Si potrebbe obiettare che una simile motivazione non sarebbe necessaria nel caso di poco tempo intercorso tra il “consolidamento” della SCIA e l’intervento dell’amministrazione; va però rilevato in contrario che, se si sostenesse tale tesi, si finirebbe per negare ogni rilevanza alla prescrizione di legge secondo cui l’amministrazione può e deve inibire i lavori entro trenta giorni e si introdurrebbe nel sistema un elemento di profonda incertezza dato che la soluzione che si critica renderebbe, nel silenzio della legge, necessario individuare quale possa essere il “termine ragionevole” entro il quale l’amministrazione può annullare senza motivare sull’interesse pubblico.

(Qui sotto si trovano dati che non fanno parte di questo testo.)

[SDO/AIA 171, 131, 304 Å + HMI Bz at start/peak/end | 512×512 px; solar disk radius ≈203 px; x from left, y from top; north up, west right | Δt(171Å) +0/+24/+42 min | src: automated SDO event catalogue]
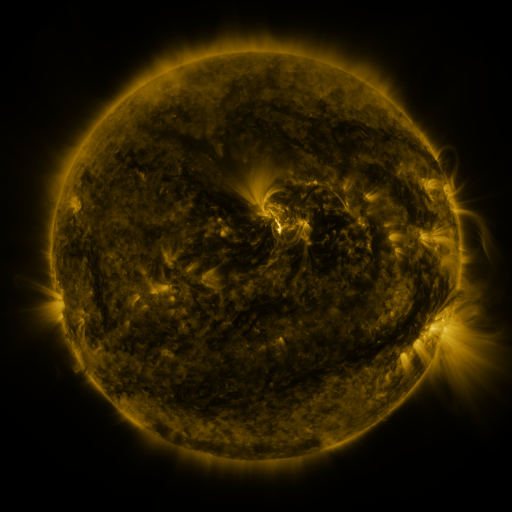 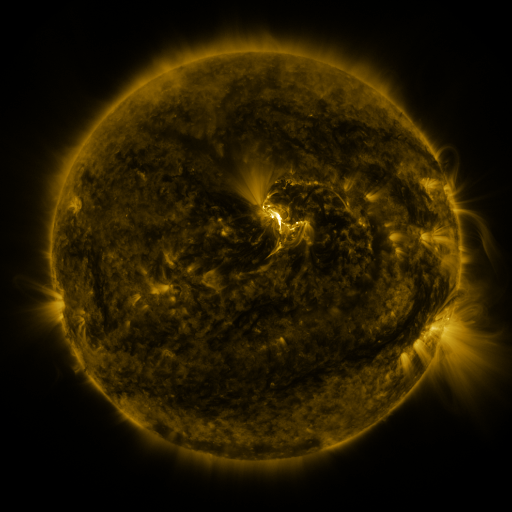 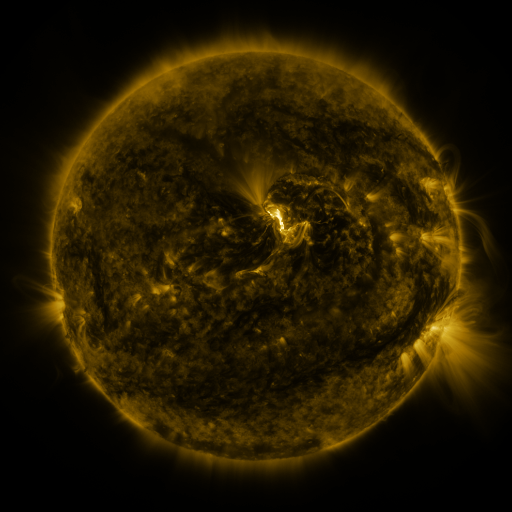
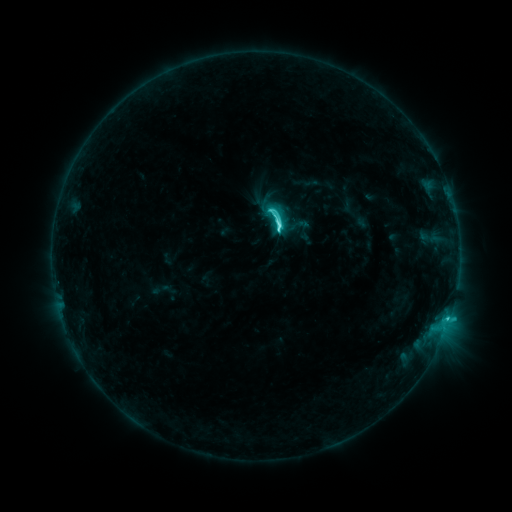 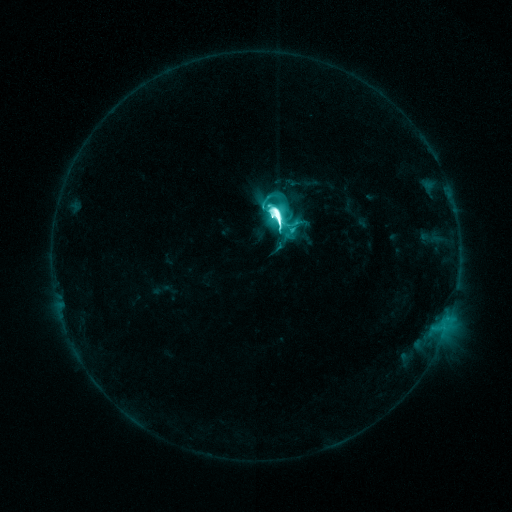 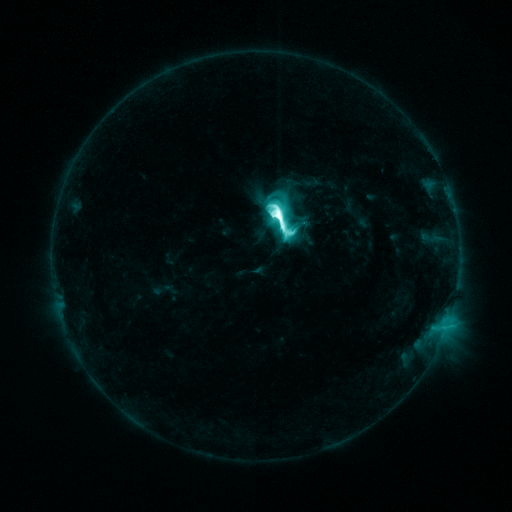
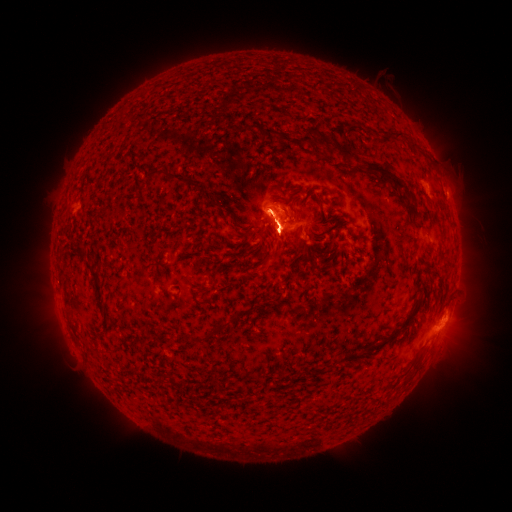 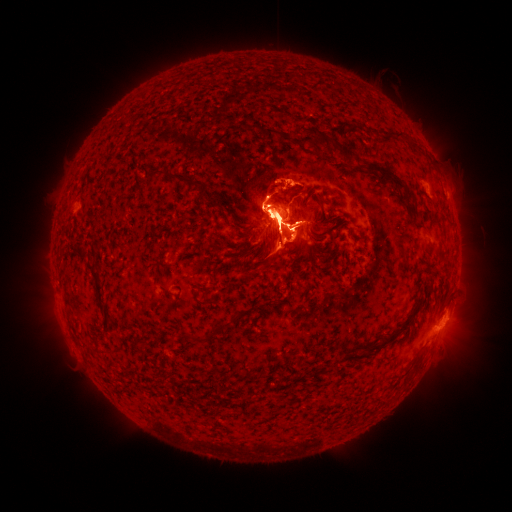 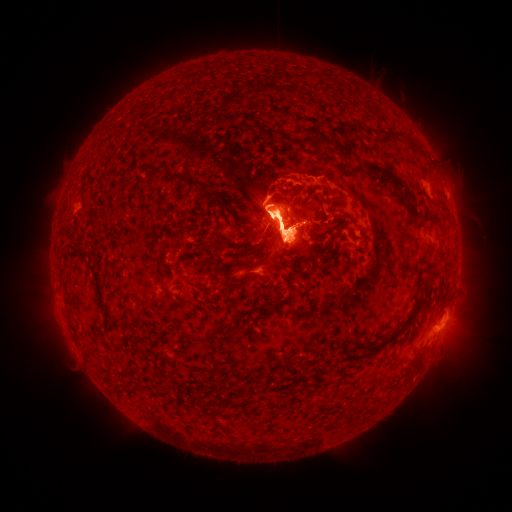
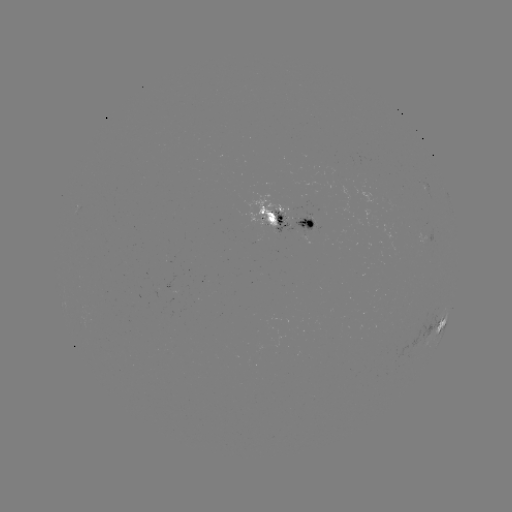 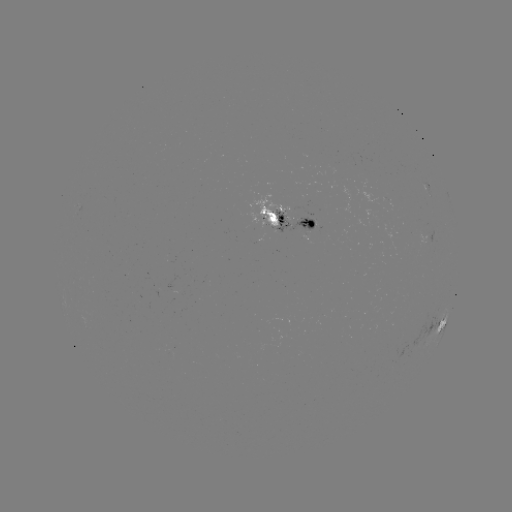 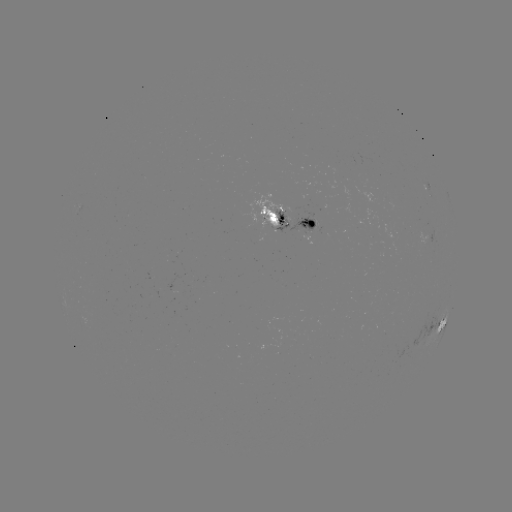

Pare più corretto ritenere che – ferma restando la necessità della motivazione in punto di comparazione tra interesse pubblico e privato (se non altro perché prescritta dalla legge) – il tempo trascorso possa rilevare nel complesso della valutazione da compiersi, nel senso che un intervento molto tempestivo (cioè a immediato ridosso della scadenza del termine per l’ordine di non eseguire i lavori) può giustificare una valutazione di recessività dell’interesse del privato di fronte all’interesse pubblico in particolare nei casi in cui venga in rilievo un’illegittimità non particolarmente grave (nel senso che più è grave il profilo di contrasto dell’intervento con la normativa urbanistico-edilizia più sarà giustificato un intervento a distanza di tempo dal consolidamento della SCIA).

Impugnazione strumenti urbanistici, decorrenza del termine

Estremi della sentenza: TAR Piemonte, sez. II, sent. 5 giugno 2018 n. 701
Massima: Il termine per l’impugnazione degli strumenti attuativi da parte di soggetti terzi, in quanto non direttamente contemplati in essi, decorre dall’ultimo giorno di pubblicazione della detta delibera di approvazione

Secondo principi generali, il termine per l’impugnazione degli strumenti attuativi da parte di soggetti terzi, in quanto non direttamente contemplati in essi, decorre dall’ultimo giorno di pubblicazione della detta delibera di approvazione (C.d.S., IV, 13 aprile 2005, n. 1696; TAR Piemonte, I, 19 aprile 2006, n. 1873 e 6 luglio 2005, n. 2438; TAR Puglia, Lecce, I, 8 settembre 2005, n. 4177).

Analoghi principi valgono per il Piano Regolatore Generale, in relazione al quale la Sezione ha ribadito di recente il consolidato indirizzo giurisprudenziale secondo cui “Nel sistema di pubblicità-notizia disciplinato dalla legislazione urbanistica nazionale e regionale, nonché ai sensi dell’art. 124 del TUEL, approvato con d.P.R. n. 267/2000, il termine per l’impugnazione dello strumento urbanistico generale decorre non dalla notifica ai singoli proprietari interessati dalla disciplina del territorio, ma dalla data di pubblicazione del decreto di approvazione o, al più tardi, dall’ultimo giorno della pubblicazione all’albo pretorio dell’avviso di deposito presso gli uffici comunali dei documenti riferiti al piano approvato, salvo che esso non incida specificatamente, con effetti latamente espropriativi, su singoli, determinati beni” (TAR Piemonte, II, n. 1223 del 15 novembre 2017; in senso conforme, di recente, Consiglio di Stato sez. VI  13 febbraio 2017 n. 622; T.A.R. Napoli sez. II  07 luglio 2017 n. 3659).